Fu così che mi ritrovai cofondatore del Fatto Quotidiano. Invece, andò tutto in modo stupefacente già da questo primo numero iconico che trovate ristampato in edicola oggi allegato al giornale: 100.000 copie esaurite già alle 08:00 del mattino e una tiratura raddoppiata il secondo giorno di 200.000 copie. Ma la storia del successo del Fatto è storia nota, studiata e celebrata.
Mentre ecco il retroscena della sera della stampa del primo numero. Ricordo la corsa dal quartiere Prati verso la tipografia con l’impaginato appena chiuso dal direttore. La formazione sull’auto di Daniele Panetta, il nostro direttore generale, era composta da Giorgio Poidomani, Cinzia Monteverdi, il sottoscritto e il tecnico del sistema editoriale, Dario. Tutto per seguire direttamente in loco il regolare avviamento del numero 1. Stretti sul suv nero di seconda mano di Panetta, ci fiondiamo a tutto gas verso la tipografia. Siamo terribilmente in ritardo. Se non arriviamo in tempo, salta l’uscita del primo numero del nostro giornale: siamo piccoli, dobbiamo stampare per primi – quasi all’ora dell’aperitivo – solo i giornaloni possono stampare più tardi, all’ultimo turno di stampa, fin quasi mezzanotte.

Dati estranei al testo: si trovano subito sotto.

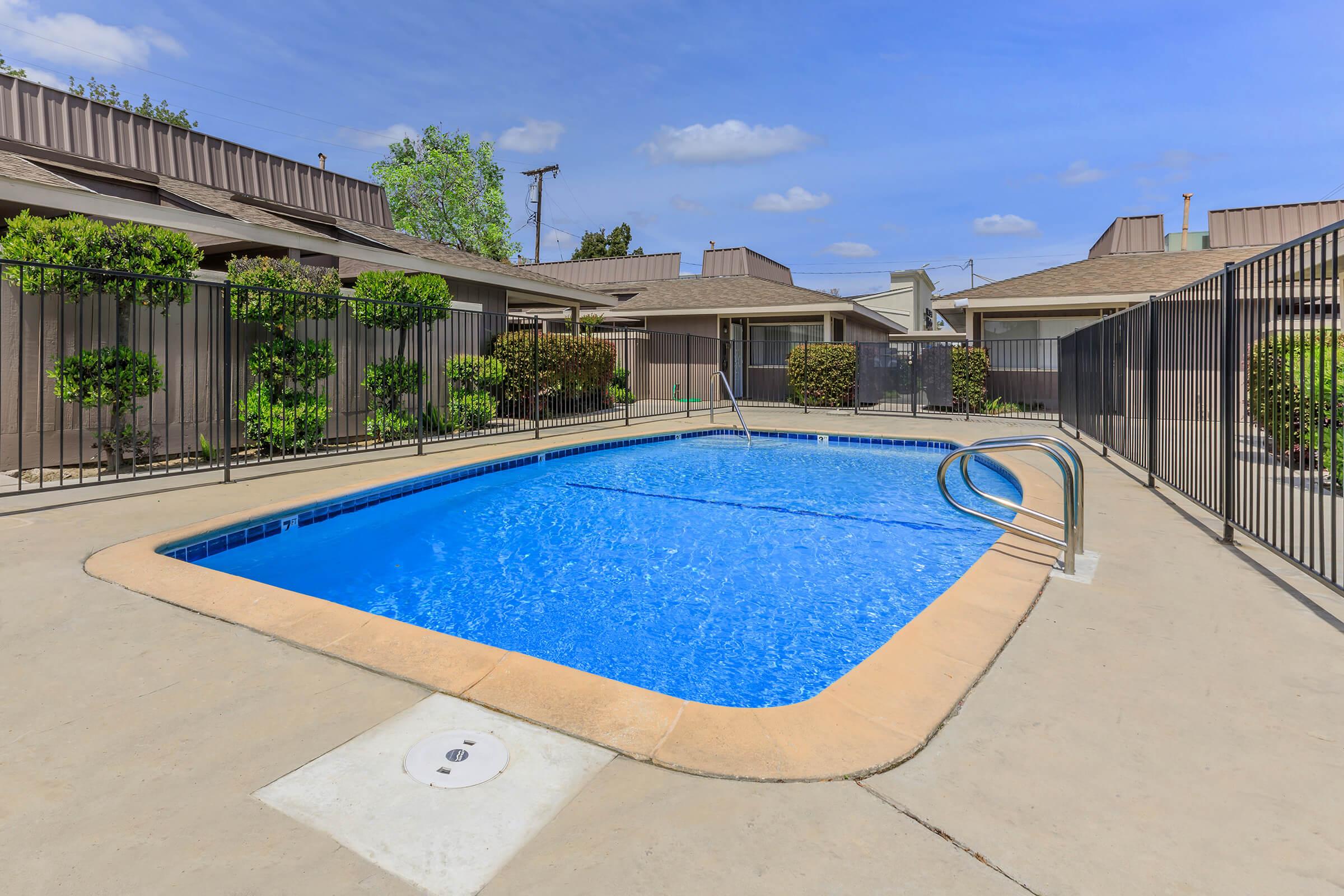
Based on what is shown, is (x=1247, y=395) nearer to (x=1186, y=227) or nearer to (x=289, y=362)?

Arriviamo appena in tempo nello stabilimento tipografico di Tor Cervara, con la macchina che sgomma, ma siamo a filo. Fermi tutti! Una pagina non si apre. Panico. Per fortuna c’è Dario. In qualche modo risolviamo e finalmente siamo in stampa. Le rotative cominciano a marciare: enormi bobine di carta, rulli inchiostratori, cilindri velocissimi e carrelli che cominciano a sputare fuori i primi numeri freschissimi di stampa. Ci sentiamo come in un film americano: “È la stampa, bellezza”. È andato. Ora di corsa con le prime copie stampate verso la redazione “due camere e cucina” di via Orazio.
Entriamo trafelati, tutti i giornalisti ci stanno aspettando bottiglie alla mano: distribuiamo le copie appena stampate, è grande festa. Ci scambiamo le prime pagine firmate da tutti del primo numero. La mia l’ho messa in quadro nel mio studio.
Sono passati 15 anni volando, siamo cresciuti, anche cambiati, ma siamo ancora qui grazie prima di tutto ai nostri lettori che sono stati sempre il nostro sostegno, i nostri unici e soli padroni.